Com o UFC 157 no passado, chega a hora desse pretensioso jornalista que vos fala vestir o chapéu de “matchmaker”.
Mantendo os pés do chão, dispensando confrontos improváveis e excluindo atletas já comprometidos, cheguei aos seguintes casamentos:
Urijah Faber x Scott Jorgensen
Com Renan Barão e Dominick Cruz marcados para dançar tango, Faber precisa trabalhar para não ter que pedir mais uma chance na cara de pau. O problema é que, olhando para o famigerado ranking, o único cidadão que vem de vitória e ainda não foi atropelado pelo “Garoto da Califórnia” é Jorgensen. Não tem tu? Vai tu mesmo!
Dan Henderson x Rashad Evans
A essa altura do campeonato, poucas lutas fazem sentido pro coroa que caiu do cavalo no sábado. Precisamos de um meio-pesado de nome, que ainda não o enfrentou, vem de derrota e está livre de lesões. “Suga”, ora bolas. Duelo absolutamente decisivo. Fica difícil imaginar que o perdedor se manterá no quadro de empregados da Zuffa.

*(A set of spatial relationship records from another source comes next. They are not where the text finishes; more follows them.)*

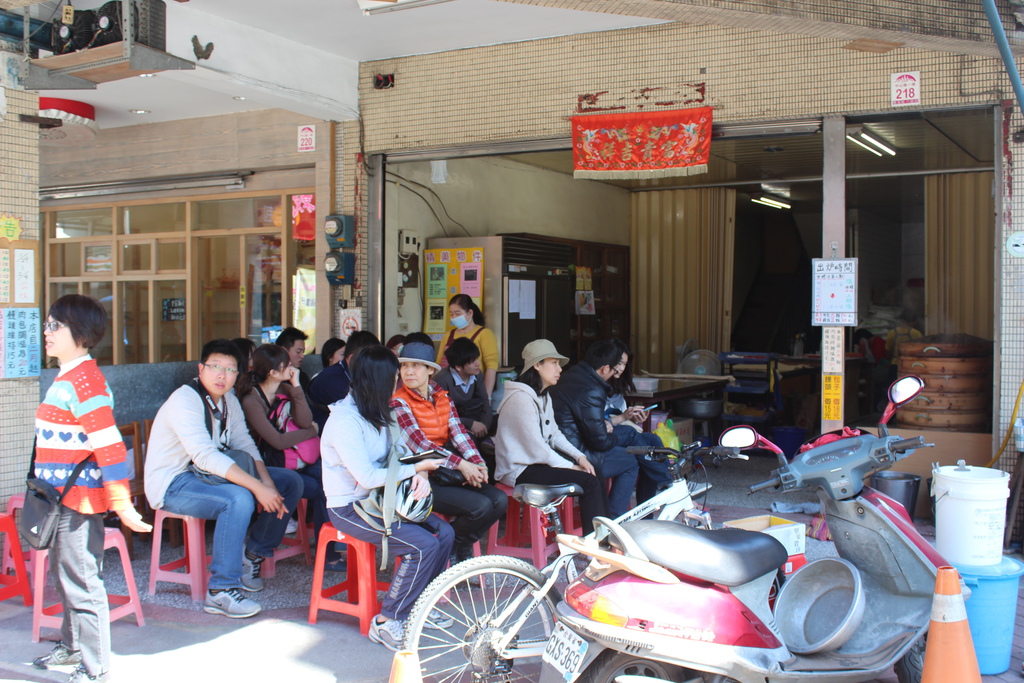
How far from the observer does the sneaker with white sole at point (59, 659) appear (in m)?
Answer: 3.23

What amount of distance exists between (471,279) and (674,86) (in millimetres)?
2777

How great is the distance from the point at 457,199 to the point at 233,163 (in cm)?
201

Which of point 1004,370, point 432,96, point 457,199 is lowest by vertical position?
point 1004,370

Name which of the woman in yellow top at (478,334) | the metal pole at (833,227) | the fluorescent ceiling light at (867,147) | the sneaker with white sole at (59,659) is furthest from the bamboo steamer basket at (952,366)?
the sneaker with white sole at (59,659)

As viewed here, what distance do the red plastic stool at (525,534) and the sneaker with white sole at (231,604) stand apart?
119 centimetres

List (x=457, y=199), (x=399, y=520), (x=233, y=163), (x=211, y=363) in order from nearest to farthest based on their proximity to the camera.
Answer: (x=399, y=520) → (x=211, y=363) → (x=233, y=163) → (x=457, y=199)

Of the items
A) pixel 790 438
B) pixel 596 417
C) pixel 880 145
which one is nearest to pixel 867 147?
pixel 880 145

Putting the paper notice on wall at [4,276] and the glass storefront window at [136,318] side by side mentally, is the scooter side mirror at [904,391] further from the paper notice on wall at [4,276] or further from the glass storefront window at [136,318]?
the glass storefront window at [136,318]

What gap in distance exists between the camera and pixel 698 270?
10.5 meters

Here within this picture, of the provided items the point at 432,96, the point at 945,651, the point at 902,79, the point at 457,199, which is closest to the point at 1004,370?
the point at 902,79

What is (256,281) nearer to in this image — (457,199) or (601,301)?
(457,199)

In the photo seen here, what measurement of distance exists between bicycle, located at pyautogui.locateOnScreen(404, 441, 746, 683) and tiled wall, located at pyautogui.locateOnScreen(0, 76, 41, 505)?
8.86 ft

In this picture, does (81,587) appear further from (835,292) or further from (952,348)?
(952,348)

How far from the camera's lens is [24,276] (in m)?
4.60
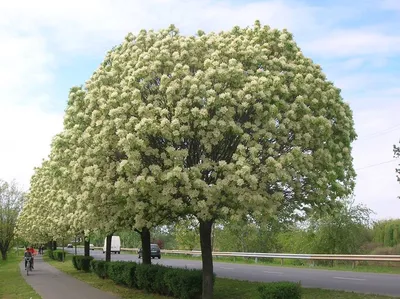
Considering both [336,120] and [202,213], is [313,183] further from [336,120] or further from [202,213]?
[202,213]

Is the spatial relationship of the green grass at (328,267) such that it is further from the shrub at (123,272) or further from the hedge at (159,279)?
the hedge at (159,279)

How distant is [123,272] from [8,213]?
4901cm

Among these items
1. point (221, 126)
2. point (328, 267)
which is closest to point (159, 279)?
point (221, 126)

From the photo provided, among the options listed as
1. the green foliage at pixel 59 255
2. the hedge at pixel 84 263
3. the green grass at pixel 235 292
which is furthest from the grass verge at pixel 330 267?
the green foliage at pixel 59 255

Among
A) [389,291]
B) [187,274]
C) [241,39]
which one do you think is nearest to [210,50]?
[241,39]

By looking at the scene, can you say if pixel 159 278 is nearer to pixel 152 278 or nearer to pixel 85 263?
pixel 152 278

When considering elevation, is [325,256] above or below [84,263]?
above

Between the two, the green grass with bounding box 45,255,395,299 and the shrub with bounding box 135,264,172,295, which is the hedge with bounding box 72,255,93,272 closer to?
the green grass with bounding box 45,255,395,299

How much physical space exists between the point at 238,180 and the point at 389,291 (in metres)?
8.30

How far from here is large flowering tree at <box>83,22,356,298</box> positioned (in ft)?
41.5

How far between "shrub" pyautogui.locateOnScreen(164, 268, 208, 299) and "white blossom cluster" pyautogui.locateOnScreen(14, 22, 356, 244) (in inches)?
89.7

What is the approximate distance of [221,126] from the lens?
12.8 m

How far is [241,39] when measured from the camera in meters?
14.7

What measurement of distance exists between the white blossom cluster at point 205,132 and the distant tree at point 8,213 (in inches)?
2079
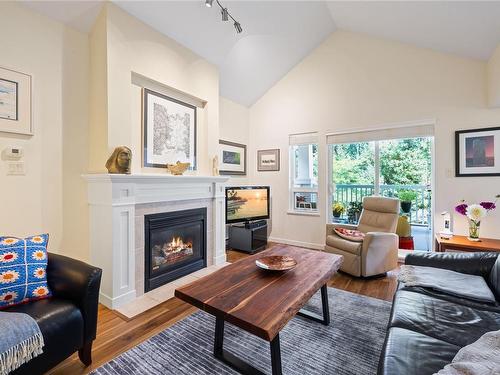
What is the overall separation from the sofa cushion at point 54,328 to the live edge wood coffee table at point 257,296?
0.63 meters

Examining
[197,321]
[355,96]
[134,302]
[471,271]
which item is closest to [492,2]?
[355,96]

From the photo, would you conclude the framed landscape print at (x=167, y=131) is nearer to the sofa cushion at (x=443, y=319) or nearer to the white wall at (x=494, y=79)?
the sofa cushion at (x=443, y=319)

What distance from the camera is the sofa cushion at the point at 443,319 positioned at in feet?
4.12

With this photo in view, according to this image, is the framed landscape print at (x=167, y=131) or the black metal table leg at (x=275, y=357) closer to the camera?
the black metal table leg at (x=275, y=357)

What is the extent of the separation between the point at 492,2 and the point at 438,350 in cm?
293

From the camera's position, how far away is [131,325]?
6.72ft

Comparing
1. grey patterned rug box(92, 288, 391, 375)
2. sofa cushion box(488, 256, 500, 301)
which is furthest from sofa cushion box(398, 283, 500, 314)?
grey patterned rug box(92, 288, 391, 375)

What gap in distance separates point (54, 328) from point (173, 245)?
1610 millimetres

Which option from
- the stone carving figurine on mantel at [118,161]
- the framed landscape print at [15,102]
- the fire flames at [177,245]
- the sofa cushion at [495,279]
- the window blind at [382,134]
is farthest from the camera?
the window blind at [382,134]

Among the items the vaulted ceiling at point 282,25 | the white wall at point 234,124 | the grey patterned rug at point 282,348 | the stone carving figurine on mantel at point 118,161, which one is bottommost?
the grey patterned rug at point 282,348

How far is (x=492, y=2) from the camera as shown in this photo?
2.20 metres

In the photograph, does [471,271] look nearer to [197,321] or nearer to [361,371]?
[361,371]

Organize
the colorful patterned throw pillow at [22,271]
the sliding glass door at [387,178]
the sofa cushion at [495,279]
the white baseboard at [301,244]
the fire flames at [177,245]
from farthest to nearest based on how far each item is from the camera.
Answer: the white baseboard at [301,244] → the sliding glass door at [387,178] → the fire flames at [177,245] → the sofa cushion at [495,279] → the colorful patterned throw pillow at [22,271]

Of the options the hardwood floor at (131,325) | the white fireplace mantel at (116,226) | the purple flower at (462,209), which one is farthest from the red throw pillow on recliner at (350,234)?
the white fireplace mantel at (116,226)
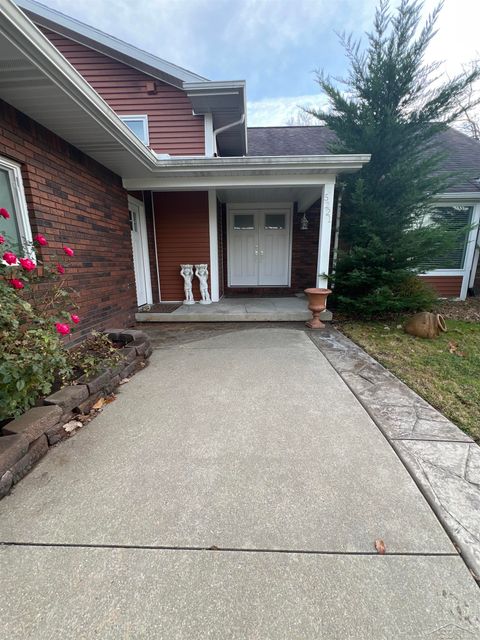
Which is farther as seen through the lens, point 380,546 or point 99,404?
point 99,404

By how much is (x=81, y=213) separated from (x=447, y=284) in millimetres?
8283

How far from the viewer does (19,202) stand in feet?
9.15

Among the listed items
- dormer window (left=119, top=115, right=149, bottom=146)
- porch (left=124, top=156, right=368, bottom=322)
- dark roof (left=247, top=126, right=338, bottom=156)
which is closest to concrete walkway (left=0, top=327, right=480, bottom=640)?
porch (left=124, top=156, right=368, bottom=322)

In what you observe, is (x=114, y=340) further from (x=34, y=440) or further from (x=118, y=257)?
(x=34, y=440)

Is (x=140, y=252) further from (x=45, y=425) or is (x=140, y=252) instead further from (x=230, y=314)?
(x=45, y=425)

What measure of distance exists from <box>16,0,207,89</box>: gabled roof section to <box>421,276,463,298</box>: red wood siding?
6.94m

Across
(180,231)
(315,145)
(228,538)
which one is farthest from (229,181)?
(315,145)

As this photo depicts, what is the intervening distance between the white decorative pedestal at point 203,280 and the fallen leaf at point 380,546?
5.17 meters

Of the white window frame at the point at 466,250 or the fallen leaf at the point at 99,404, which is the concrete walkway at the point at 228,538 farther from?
the white window frame at the point at 466,250

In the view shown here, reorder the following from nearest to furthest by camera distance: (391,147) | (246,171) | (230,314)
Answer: (246,171) < (391,147) < (230,314)

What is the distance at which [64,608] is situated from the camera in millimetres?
1030

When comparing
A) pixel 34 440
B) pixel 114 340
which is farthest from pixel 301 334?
pixel 34 440

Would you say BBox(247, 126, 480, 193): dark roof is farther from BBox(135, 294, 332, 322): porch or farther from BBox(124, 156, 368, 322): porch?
BBox(135, 294, 332, 322): porch

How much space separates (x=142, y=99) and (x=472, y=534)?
764 cm
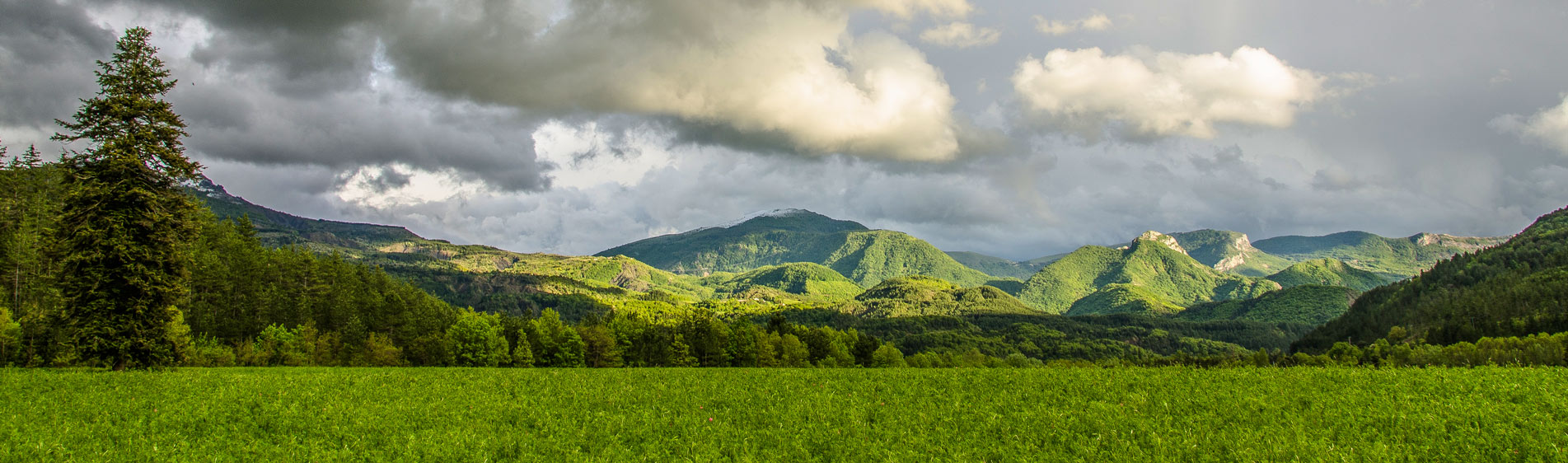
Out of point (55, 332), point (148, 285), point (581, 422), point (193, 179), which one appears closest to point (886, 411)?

Lyoto Machida x vencedor de Gustafsson x Mousassi
Antes que me xinguem, vamos aos fatos. Dana White não esconde que seu sonho é legalizar o MMA em Nova York a tempo de realizar o evento comemorativo de 20 anos do primeiro UFC no Madson Square Garden (novembro). O prato principal da festividade seria Anderson Silva x Jon Jones. Como “Bones” enfrenta Chael Sonnen no finalzinho de abril, dificilmente Lyoto teria vez antes da superluta. Desta forma, restaria ao Dragão tentar apagar a atuação apagada do último sábado encarando o vencedor do “main event” do UFC on Fuel 9.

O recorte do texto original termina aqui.